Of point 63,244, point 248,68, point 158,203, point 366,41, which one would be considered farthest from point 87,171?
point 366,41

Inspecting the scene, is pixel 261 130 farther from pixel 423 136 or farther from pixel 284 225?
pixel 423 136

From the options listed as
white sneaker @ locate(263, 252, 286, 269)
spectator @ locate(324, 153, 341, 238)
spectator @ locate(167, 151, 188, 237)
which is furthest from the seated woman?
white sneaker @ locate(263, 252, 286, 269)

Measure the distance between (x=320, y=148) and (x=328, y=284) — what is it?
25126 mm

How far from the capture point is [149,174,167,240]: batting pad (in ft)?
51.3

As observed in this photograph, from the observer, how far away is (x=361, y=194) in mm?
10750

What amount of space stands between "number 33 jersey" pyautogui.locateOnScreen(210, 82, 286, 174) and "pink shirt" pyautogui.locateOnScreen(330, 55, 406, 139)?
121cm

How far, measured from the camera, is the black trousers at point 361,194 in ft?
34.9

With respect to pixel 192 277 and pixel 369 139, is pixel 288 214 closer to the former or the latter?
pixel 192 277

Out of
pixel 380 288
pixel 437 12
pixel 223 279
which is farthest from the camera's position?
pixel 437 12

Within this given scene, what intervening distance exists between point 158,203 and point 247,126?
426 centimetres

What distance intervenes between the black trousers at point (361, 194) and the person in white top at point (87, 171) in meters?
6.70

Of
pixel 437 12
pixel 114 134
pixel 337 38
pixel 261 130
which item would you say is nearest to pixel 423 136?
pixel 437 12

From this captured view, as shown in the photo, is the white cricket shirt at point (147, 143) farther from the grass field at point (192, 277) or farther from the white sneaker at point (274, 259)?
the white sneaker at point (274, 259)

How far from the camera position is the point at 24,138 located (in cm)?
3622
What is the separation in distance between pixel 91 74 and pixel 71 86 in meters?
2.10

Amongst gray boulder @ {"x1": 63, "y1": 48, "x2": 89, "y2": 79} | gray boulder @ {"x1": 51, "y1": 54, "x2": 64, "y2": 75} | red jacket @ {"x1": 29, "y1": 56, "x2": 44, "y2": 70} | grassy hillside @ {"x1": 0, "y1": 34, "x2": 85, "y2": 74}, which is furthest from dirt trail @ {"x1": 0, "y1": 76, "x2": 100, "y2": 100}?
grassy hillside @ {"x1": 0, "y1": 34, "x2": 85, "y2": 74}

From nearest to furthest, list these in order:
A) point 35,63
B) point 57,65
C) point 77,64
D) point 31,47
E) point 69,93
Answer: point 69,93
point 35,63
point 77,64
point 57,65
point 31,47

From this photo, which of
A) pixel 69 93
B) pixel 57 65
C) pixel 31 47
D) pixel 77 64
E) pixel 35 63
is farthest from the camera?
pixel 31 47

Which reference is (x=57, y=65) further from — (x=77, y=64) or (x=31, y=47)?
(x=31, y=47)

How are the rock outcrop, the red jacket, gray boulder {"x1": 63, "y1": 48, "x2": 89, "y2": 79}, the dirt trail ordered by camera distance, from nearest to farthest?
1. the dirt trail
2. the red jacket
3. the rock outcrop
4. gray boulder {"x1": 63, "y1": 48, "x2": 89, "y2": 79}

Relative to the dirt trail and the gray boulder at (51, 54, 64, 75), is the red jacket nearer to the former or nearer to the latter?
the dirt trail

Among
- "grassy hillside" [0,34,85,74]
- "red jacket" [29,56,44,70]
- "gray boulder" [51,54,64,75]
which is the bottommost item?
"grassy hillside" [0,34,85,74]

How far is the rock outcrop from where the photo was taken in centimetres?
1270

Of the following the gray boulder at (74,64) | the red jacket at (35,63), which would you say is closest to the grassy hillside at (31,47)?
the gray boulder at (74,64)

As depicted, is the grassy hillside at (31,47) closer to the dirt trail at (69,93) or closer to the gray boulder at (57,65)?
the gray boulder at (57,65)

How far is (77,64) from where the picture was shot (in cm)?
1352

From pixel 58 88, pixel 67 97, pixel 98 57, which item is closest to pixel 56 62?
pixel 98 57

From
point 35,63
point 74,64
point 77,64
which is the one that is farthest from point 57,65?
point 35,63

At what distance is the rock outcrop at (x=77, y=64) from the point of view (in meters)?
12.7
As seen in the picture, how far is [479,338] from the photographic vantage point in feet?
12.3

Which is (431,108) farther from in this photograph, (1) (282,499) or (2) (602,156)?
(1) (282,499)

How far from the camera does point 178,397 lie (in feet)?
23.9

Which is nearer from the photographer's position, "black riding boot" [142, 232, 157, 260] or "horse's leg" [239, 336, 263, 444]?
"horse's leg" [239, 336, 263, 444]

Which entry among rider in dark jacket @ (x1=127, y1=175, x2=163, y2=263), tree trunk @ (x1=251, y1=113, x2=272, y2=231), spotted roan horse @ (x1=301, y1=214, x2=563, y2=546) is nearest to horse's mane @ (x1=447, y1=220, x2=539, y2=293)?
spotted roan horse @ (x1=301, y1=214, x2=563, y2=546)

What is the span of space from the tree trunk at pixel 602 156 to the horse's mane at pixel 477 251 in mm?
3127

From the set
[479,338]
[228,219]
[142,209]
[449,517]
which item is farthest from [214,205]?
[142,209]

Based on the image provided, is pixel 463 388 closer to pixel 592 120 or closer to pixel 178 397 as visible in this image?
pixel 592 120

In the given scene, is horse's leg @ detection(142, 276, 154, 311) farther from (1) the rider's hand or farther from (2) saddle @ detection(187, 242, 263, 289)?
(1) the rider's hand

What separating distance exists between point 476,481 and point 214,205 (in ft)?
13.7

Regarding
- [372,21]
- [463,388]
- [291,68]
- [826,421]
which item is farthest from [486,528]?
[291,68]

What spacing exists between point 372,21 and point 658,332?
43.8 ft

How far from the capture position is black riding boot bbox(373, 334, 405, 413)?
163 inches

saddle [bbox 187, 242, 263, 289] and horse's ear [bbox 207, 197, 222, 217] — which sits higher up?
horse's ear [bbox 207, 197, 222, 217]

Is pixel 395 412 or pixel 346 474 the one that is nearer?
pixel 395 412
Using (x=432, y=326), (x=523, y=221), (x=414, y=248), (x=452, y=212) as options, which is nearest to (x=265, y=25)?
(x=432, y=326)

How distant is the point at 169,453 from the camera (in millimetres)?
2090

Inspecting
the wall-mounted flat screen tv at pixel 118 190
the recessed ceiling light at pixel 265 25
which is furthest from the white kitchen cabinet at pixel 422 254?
◇ ◇ ◇
WHAT IS EXPECTED
In all of the rows above, switch "spectator" to "onlooker" and write the rows out again, leaving everything else unchanged.

REPLY
Of point 63,244, point 248,68, point 158,203, point 366,41, which one would be considered farthest from point 87,171?
point 366,41

Inspecting the scene, is pixel 261 130 farther from pixel 423 136 or farther from pixel 284 225?
pixel 423 136

From the options listed as
white sneaker @ locate(263, 252, 286, 269)
onlooker @ locate(324, 153, 341, 238)
onlooker @ locate(167, 151, 188, 237)
which is furthest from the seated woman?
white sneaker @ locate(263, 252, 286, 269)

Measure the distance between (x=320, y=148) and (x=328, y=284) — what is it?
25126 mm

How far from the capture point is [149,174,167,240]: batting pad (in ft)?
51.3

As observed in this photograph, from the observer, how far away is (x=361, y=194) in mm?
10750

What amount of space stands between "number 33 jersey" pyautogui.locateOnScreen(210, 82, 286, 174) and "pink shirt" pyautogui.locateOnScreen(330, 55, 406, 139)?
121cm

How far, measured from the camera, is the black trousers at point 361,194 in ft?
34.9

With respect to pixel 192 277 and pixel 369 139, is pixel 288 214 closer to the former or the latter?
pixel 192 277

Out of
pixel 380 288
pixel 437 12
pixel 223 279
which is farthest from the camera's position?
pixel 437 12

Within this given scene, what intervening distance exists between point 158,203 and point 247,126?
426 centimetres

What distance intervenes between the black trousers at point (361, 194) and the person in white top at point (87, 171) in meters?
6.70

Of
pixel 437 12
pixel 114 134
pixel 337 38
pixel 261 130
which item would you say is nearest to pixel 423 136?
pixel 437 12

From this captured view, as shown in the photo, is the white cricket shirt at point (147, 143) farther from the grass field at point (192, 277) or farther from the white sneaker at point (274, 259)?
the white sneaker at point (274, 259)

How far from the camera position is the point at 24,138 located (in cm)?
3622
What is the separation in distance between pixel 91 74 and pixel 71 86 in meters?
2.10

Amongst gray boulder @ {"x1": 63, "y1": 48, "x2": 89, "y2": 79} | gray boulder @ {"x1": 51, "y1": 54, "x2": 64, "y2": 75} | red jacket @ {"x1": 29, "y1": 56, "x2": 44, "y2": 70} | grassy hillside @ {"x1": 0, "y1": 34, "x2": 85, "y2": 74}, which is furthest from dirt trail @ {"x1": 0, "y1": 76, "x2": 100, "y2": 100}?
grassy hillside @ {"x1": 0, "y1": 34, "x2": 85, "y2": 74}

From nearest to furthest, list these in order:
A) point 35,63
B) point 57,65
C) point 77,64
D) point 31,47
E) point 69,93
Answer: point 69,93
point 35,63
point 77,64
point 57,65
point 31,47

From this photo, which of
A) pixel 69 93
B) pixel 57 65
C) pixel 31 47
D) pixel 77 64
E) pixel 35 63
is farthest from the camera?
pixel 31 47

Which reference is (x=57, y=65) further from — (x=77, y=64) or (x=31, y=47)?
(x=31, y=47)

How are the rock outcrop, the red jacket, gray boulder {"x1": 63, "y1": 48, "x2": 89, "y2": 79}, the dirt trail ordered by camera distance, from nearest to farthest?
1. the dirt trail
2. the red jacket
3. the rock outcrop
4. gray boulder {"x1": 63, "y1": 48, "x2": 89, "y2": 79}

Relative to the dirt trail and the gray boulder at (51, 54, 64, 75), is the red jacket nearer to the former or nearer to the latter?
the dirt trail

Among
- "grassy hillside" [0,34,85,74]
- "red jacket" [29,56,44,70]
- "gray boulder" [51,54,64,75]
which is the bottommost item?
"grassy hillside" [0,34,85,74]

How far is the rock outcrop from where the photo was taken in centimetres?
1270

Of the following the gray boulder at (74,64) | the red jacket at (35,63), which would you say is closest to the grassy hillside at (31,47)?
the gray boulder at (74,64)

As depicted, is the grassy hillside at (31,47) closer to the dirt trail at (69,93) or closer to the gray boulder at (57,65)?
the gray boulder at (57,65)

How far is (77,64) from where the picture was shot (in cm)?
1352

From pixel 58 88, pixel 67 97, pixel 98 57, which item is closest to pixel 56 62?
pixel 98 57

From
point 35,63
point 74,64
point 77,64
which is the one that is farthest from point 57,65?
point 35,63

At what distance is the rock outcrop at (x=77, y=64) from the point of view (in meters)?
12.7
As seen in the picture, how far is [479,338] from the photographic vantage point in feet?
12.3

Which is (431,108) farther from in this photograph, (1) (282,499) or (2) (602,156)?
(1) (282,499)

How far from the camera does point 178,397 lie (in feet)?
23.9

Which is nearer from the photographer's position, "black riding boot" [142, 232, 157, 260] or "horse's leg" [239, 336, 263, 444]?
"horse's leg" [239, 336, 263, 444]

Which entry among rider in dark jacket @ (x1=127, y1=175, x2=163, y2=263), tree trunk @ (x1=251, y1=113, x2=272, y2=231), spotted roan horse @ (x1=301, y1=214, x2=563, y2=546) is nearest to horse's mane @ (x1=447, y1=220, x2=539, y2=293)?
spotted roan horse @ (x1=301, y1=214, x2=563, y2=546)

What is the span of space from the tree trunk at pixel 602 156 to the horse's mane at pixel 477 251 in mm?
3127

From the set
[479,338]
[228,219]
[142,209]
[449,517]
which item is farthest from [214,205]?
[142,209]

Based on the image provided, is pixel 463 388 closer to pixel 592 120 or closer to pixel 178 397 as visible in this image?
pixel 592 120

In the given scene, is horse's leg @ detection(142, 276, 154, 311) farther from (1) the rider's hand or farther from (2) saddle @ detection(187, 242, 263, 289)?
(1) the rider's hand

What separating distance exists between point 476,481 and point 214,205 (in ft)?
13.7

Regarding
- [372,21]
- [463,388]
- [291,68]
- [826,421]
which item is farthest from [486,528]?
[291,68]

What spacing exists between point 372,21 and point 658,332?
43.8 ft

How far from the capture position is black riding boot bbox(373, 334, 405, 413)?
163 inches

saddle [bbox 187, 242, 263, 289] and horse's ear [bbox 207, 197, 222, 217] — which sits higher up?
horse's ear [bbox 207, 197, 222, 217]

Is pixel 395 412 or pixel 346 474 the one that is nearer?
pixel 395 412
Using (x=432, y=326), (x=523, y=221), (x=414, y=248), (x=452, y=212) as options, which is nearest to (x=265, y=25)?
(x=432, y=326)

How distant is the point at 169,453 from the camera (in millimetres)?
2090

Inspecting
the wall-mounted flat screen tv at pixel 118 190
the recessed ceiling light at pixel 265 25
which is furthest from the white kitchen cabinet at pixel 422 254?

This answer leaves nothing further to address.